(Rendered images with source text)
[Start of Attachment]

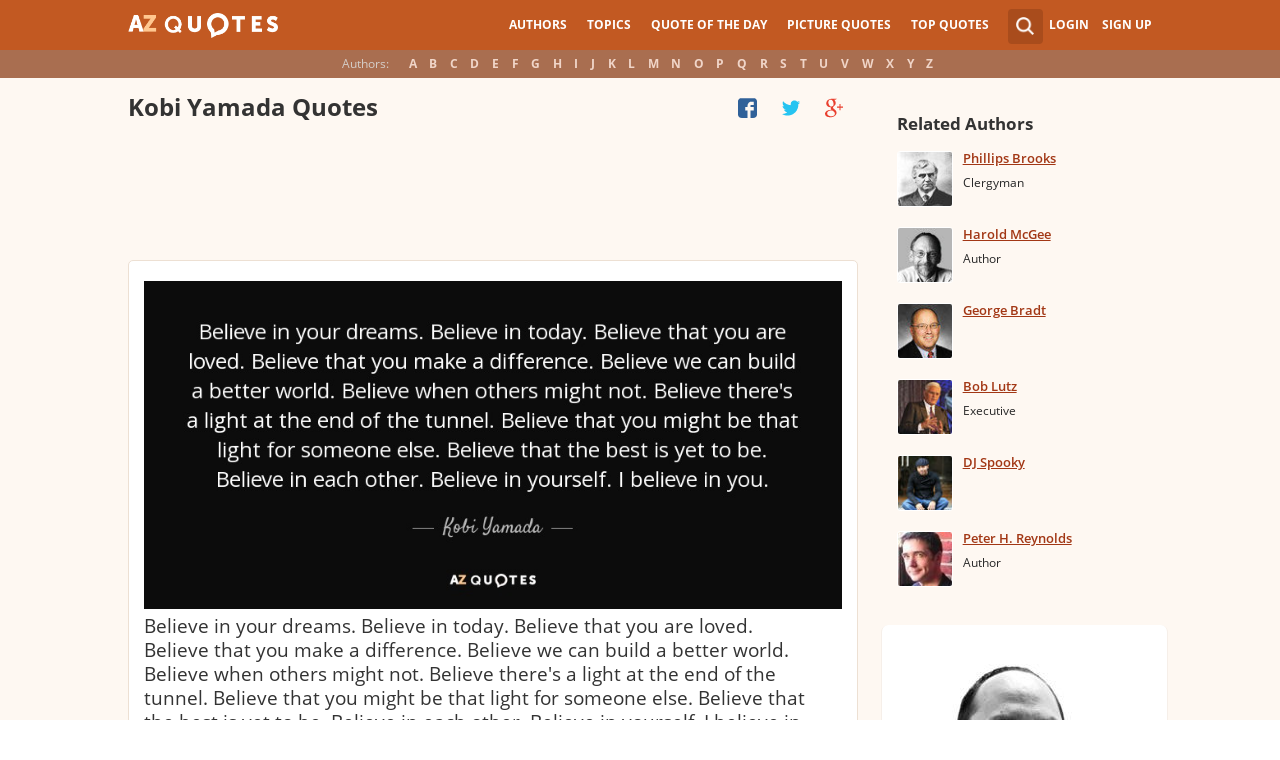

--- FILE ---
content_type: text/html; charset=utf-8
request_url: https://www.google.com/recaptcha/api2/aframe
body_size: 267
content:
<!DOCTYPE HTML><html><head><meta http-equiv="content-type" content="text/html; charset=UTF-8"></head><body><script nonce="aEGe1Vtn6ONUYZWf_lpnXw">/** Anti-fraud and anti-abuse applications only. See google.com/recaptcha */ try{var clients={'sodar':'https://pagead2.googlesyndication.com/pagead/sodar?'};window.addEventListener("message",function(a){try{if(a.source===window.parent){var b=JSON.parse(a.data);var c=clients[b['id']];if(c){var d=document.createElement('img');d.src=c+b['params']+'&rc='+(localStorage.getItem("rc::a")?sessionStorage.getItem("rc::b"):"");window.document.body.appendChild(d);sessionStorage.setItem("rc::e",parseInt(sessionStorage.getItem("rc::e")||0)+1);localStorage.setItem("rc::h",'1768950488651');}}}catch(b){}});window.parent.postMessage("_grecaptcha_ready", "*");}catch(b){}</script></body></html>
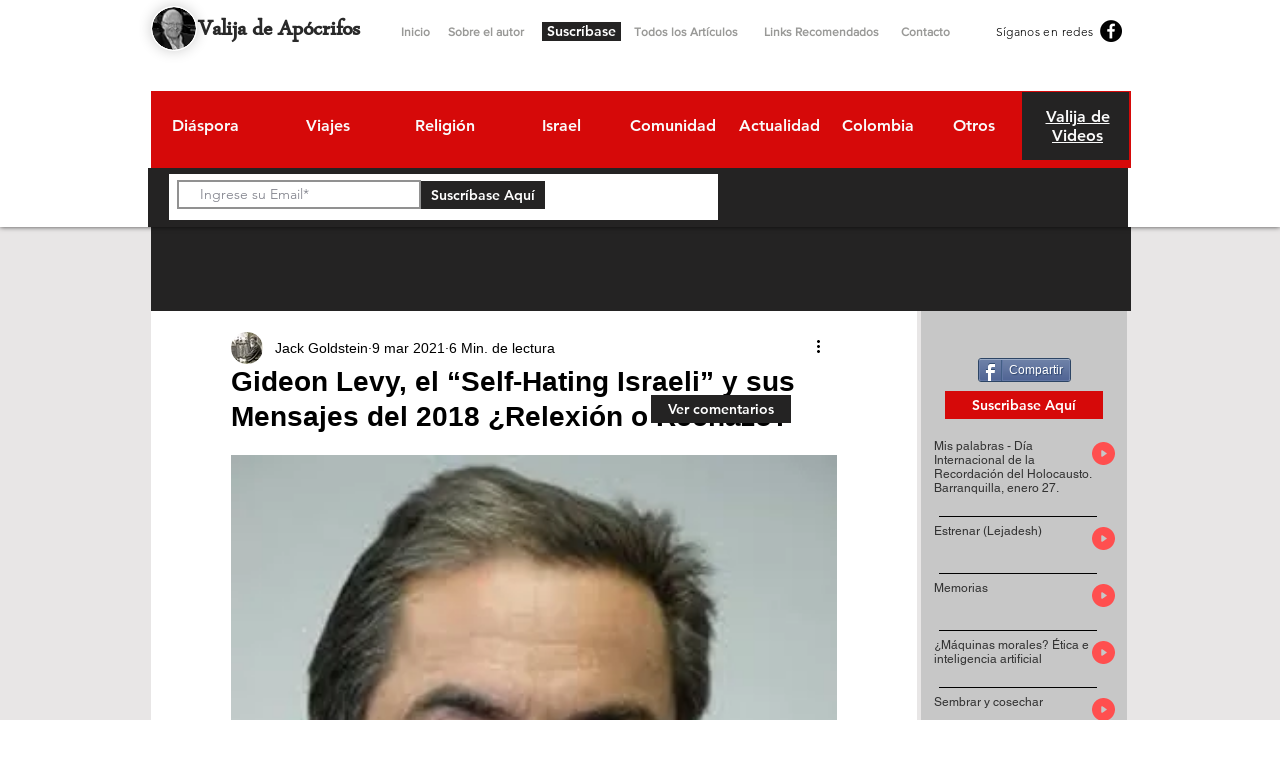

--- FILE ---
content_type: text/html; charset=utf-8
request_url: https://www.google.com/recaptcha/api2/aframe
body_size: 268
content:
<!DOCTYPE HTML><html><head><meta http-equiv="content-type" content="text/html; charset=UTF-8"></head><body><script nonce="Z9bMEk0-Y_N6gDeMW32I9Q">/** Anti-fraud and anti-abuse applications only. See google.com/recaptcha */ try{var clients={'sodar':'https://pagead2.googlesyndication.com/pagead/sodar?'};window.addEventListener("message",function(a){try{if(a.source===window.parent){var b=JSON.parse(a.data);var c=clients[b['id']];if(c){var d=document.createElement('img');d.src=c+b['params']+'&rc='+(localStorage.getItem("rc::a")?sessionStorage.getItem("rc::b"):"");window.document.body.appendChild(d);sessionStorage.setItem("rc::e",parseInt(sessionStorage.getItem("rc::e")||0)+1);localStorage.setItem("rc::h",'1769714887336');}}}catch(b){}});window.parent.postMessage("_grecaptcha_ready", "*");}catch(b){}</script></body></html>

[End of Attachment]

### About this task
Repeat the entries above exactly as written, but not their pictures.

### Reply
--- FILE ---
content_type: text/html; charset=utf-8
request_url: https://www.google.com/recaptcha/api2/aframe
body_size: 267
content:
<!DOCTYPE HTML><html><head><meta http-equiv="content-type" content="text/html; charset=UTF-8"></head><body><script nonce="aEGe1Vtn6ONUYZWf_lpnXw">/** Anti-fraud and anti-abuse applications only. See google.com/recaptcha */ try{var clients={'sodar':'https://pagead2.googlesyndication.com/pagead/sodar?'};window.addEventListener("message",function(a){try{if(a.source===window.parent){var b=JSON.parse(a.data);var c=clients[b['id']];if(c){var d=document.createElement('img');d.src=c+b['params']+'&rc='+(localStorage.getItem("rc::a")?sessionStorage.getItem("rc::b"):"");window.document.body.appendChild(d);sessionStorage.setItem("rc::e",parseInt(sessionStorage.getItem("rc::e")||0)+1);localStorage.setItem("rc::h",'1768950488651');}}}catch(b){}});window.parent.postMessage("_grecaptcha_ready", "*");}catch(b){}</script></body></html>

--- FILE ---
content_type: text/html; charset=utf-8
request_url: https://www.google.com/recaptcha/api2/aframe
body_size: 268
content:
<!DOCTYPE HTML><html><head><meta http-equiv="content-type" content="text/html; charset=UTF-8"></head><body><script nonce="Z9bMEk0-Y_N6gDeMW32I9Q">/** Anti-fraud and anti-abuse applications only. See google.com/recaptcha */ try{var clients={'sodar':'https://pagead2.googlesyndication.com/pagead/sodar?'};window.addEventListener("message",function(a){try{if(a.source===window.parent){var b=JSON.parse(a.data);var c=clients[b['id']];if(c){var d=document.createElement('img');d.src=c+b['params']+'&rc='+(localStorage.getItem("rc::a")?sessionStorage.getItem("rc::b"):"");window.document.body.appendChild(d);sessionStorage.setItem("rc::e",parseInt(sessionStorage.getItem("rc::e")||0)+1);localStorage.setItem("rc::h",'1769714887336');}}}catch(b){}});window.parent.postMessage("_grecaptcha_ready", "*");}catch(b){}</script></body></html>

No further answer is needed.